Only some stations later a family entered, and as they got out I went in the same direction, and landed finally in a park. There three boys were playing at hide-and-seek, and I painted for them with the rest of my street mark chalk. They came and asked, „What are you doing there?“ I let them guess, and they found out that I was drawing a labyrinth on the pavement. Somewhat later I sat on the bench beside and read about the deceased child David. Now the curious boys returned and went through the labyrinth, went out and in, and played thereby. I read about that David, to whom at home in Berlin they had said ‚farewell‘, and had buried him then. The scales fell from my eyes that I had not correctly said ‚good-bye‘ to my nephew Daniel.

I have buried more than three years, have advised the mourning to say good-bye, but I myself did not said ‚farewell‘ to Daniel. I stayed in the centre of my mourning. There I saw how one of the boys took the remaining chalk stub and wrote into the centre of the labyrinth „BEGINNING“. Yes, that exactly is it: I am in the centre of my mourning, because I did not say good-bye to Daniel. Now I had to do that, now I had to say somehow good-bye to Daniel. I have to do it. In that moment there came from the left side an older woman with a child, about one year old. The child went plodding across the centre of the labyrinth, came to my park bench and looked at me expectantly. I said „hello“. The woman called impatiently: „Daniel, come, we go“.

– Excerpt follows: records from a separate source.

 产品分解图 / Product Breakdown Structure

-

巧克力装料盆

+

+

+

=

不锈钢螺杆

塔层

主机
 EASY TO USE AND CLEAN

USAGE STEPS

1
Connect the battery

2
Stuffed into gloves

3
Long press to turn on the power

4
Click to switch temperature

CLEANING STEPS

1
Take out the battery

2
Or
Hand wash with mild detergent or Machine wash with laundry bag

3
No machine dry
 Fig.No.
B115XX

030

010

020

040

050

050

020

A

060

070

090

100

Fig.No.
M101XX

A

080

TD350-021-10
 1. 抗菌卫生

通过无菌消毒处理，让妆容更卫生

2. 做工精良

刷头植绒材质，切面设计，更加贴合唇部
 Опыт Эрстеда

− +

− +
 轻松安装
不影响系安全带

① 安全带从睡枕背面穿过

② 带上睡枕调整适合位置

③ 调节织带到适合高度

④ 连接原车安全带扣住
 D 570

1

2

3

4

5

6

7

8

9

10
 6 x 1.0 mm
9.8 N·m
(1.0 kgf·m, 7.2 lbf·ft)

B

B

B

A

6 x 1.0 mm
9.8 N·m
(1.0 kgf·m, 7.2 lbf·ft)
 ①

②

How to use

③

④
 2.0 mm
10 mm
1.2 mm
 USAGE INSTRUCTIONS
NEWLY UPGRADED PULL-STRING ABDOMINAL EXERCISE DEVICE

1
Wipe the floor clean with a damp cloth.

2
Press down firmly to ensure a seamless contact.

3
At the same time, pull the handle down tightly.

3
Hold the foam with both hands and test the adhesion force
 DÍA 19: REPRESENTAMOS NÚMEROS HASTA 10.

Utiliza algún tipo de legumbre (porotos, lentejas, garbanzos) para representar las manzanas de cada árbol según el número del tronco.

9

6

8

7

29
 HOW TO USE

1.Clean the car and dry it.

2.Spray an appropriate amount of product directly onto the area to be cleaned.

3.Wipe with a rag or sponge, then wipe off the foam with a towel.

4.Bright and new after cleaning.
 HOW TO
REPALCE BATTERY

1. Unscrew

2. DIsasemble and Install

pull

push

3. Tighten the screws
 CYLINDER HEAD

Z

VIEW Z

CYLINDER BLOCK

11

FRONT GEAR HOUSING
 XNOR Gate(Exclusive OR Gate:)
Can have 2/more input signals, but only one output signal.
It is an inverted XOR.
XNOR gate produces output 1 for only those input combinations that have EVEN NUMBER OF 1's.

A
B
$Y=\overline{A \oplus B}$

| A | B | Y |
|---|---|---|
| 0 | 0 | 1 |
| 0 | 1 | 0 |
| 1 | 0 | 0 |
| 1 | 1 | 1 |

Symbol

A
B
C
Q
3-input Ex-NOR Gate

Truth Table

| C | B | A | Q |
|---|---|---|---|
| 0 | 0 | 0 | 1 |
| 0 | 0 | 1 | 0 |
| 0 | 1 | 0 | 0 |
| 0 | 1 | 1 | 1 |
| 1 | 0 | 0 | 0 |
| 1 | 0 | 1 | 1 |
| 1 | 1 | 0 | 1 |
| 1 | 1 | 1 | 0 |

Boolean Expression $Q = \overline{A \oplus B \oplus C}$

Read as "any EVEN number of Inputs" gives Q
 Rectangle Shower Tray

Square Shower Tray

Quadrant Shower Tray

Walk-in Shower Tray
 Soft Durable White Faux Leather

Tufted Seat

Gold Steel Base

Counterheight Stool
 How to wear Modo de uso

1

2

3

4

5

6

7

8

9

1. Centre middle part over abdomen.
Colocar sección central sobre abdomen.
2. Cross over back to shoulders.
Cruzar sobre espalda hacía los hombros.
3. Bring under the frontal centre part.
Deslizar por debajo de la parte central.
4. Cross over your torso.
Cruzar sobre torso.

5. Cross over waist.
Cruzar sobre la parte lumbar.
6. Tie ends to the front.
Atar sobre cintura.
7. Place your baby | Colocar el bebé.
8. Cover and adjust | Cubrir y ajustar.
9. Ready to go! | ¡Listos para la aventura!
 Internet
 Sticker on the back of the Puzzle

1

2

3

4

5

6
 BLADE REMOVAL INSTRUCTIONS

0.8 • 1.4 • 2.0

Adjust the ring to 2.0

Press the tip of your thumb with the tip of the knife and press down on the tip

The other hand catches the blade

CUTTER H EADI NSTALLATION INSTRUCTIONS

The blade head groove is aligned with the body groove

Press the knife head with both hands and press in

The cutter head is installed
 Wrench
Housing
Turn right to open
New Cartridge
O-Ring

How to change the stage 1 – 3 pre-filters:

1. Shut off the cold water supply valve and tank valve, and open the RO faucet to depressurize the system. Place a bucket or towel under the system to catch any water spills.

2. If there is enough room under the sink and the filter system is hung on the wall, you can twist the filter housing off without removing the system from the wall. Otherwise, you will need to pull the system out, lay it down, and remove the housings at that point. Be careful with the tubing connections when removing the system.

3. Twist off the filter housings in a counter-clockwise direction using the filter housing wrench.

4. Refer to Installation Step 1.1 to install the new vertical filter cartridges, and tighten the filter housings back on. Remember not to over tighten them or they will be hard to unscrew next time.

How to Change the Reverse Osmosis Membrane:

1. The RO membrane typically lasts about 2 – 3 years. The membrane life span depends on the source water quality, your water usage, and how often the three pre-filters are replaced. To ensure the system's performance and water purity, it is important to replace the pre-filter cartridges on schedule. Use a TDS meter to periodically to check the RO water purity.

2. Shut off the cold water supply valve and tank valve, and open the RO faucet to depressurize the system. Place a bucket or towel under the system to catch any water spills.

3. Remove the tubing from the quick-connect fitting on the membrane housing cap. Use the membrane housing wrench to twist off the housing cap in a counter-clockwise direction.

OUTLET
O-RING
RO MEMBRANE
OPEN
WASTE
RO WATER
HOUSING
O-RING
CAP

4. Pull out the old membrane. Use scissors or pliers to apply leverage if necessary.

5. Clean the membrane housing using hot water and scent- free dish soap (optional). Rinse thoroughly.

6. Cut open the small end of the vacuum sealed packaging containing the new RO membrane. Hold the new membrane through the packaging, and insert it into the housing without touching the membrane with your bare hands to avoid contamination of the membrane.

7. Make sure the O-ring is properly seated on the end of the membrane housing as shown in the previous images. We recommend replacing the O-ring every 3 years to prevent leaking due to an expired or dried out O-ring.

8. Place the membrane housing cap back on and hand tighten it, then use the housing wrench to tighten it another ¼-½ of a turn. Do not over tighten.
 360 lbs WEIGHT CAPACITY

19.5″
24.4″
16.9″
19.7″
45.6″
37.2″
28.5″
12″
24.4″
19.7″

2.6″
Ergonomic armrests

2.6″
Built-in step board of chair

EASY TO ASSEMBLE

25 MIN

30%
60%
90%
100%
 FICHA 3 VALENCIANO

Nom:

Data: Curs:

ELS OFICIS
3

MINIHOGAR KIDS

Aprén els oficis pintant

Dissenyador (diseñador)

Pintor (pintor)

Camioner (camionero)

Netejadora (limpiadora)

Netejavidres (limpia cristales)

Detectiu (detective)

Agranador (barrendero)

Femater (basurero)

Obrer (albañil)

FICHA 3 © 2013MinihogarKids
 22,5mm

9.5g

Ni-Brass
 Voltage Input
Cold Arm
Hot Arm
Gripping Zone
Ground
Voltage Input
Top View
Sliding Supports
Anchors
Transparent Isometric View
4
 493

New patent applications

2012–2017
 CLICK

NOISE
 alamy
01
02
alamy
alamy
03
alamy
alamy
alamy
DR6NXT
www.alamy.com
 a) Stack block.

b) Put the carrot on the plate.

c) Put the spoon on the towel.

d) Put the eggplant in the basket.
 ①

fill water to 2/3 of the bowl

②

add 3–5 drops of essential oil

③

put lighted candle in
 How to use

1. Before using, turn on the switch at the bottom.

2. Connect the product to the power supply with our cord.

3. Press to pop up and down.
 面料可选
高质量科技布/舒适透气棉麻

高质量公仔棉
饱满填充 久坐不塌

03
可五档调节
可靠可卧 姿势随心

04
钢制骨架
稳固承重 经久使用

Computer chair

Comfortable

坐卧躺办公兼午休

I stopped: Unbelievably. There in the midst of my mourning, of my need to say ‚good-bye, came a little Daniel. And as if God who provides for me, wanted to signal still more clearly with the fence stake, the woman called also: „Daniel, say ‚good-bye‘!“ Hot and cold it ran down my back. I referred it to me. I bent myself to Daniel, stroke him gently over his back and said so ‚good-bye‘ to my Daniel, „good-bye, Daniel“. Then the little Daniel went away. Thus I entrusted my nephew to God who provides for me, and who accompanies me. The place was an everyday place in the park, and at the same time for me holy ground, as holy as the ground at the burning thorn shrub. Still now, months after it, when I’m telling about it, when I try to put the miracle into words, it affects me still now.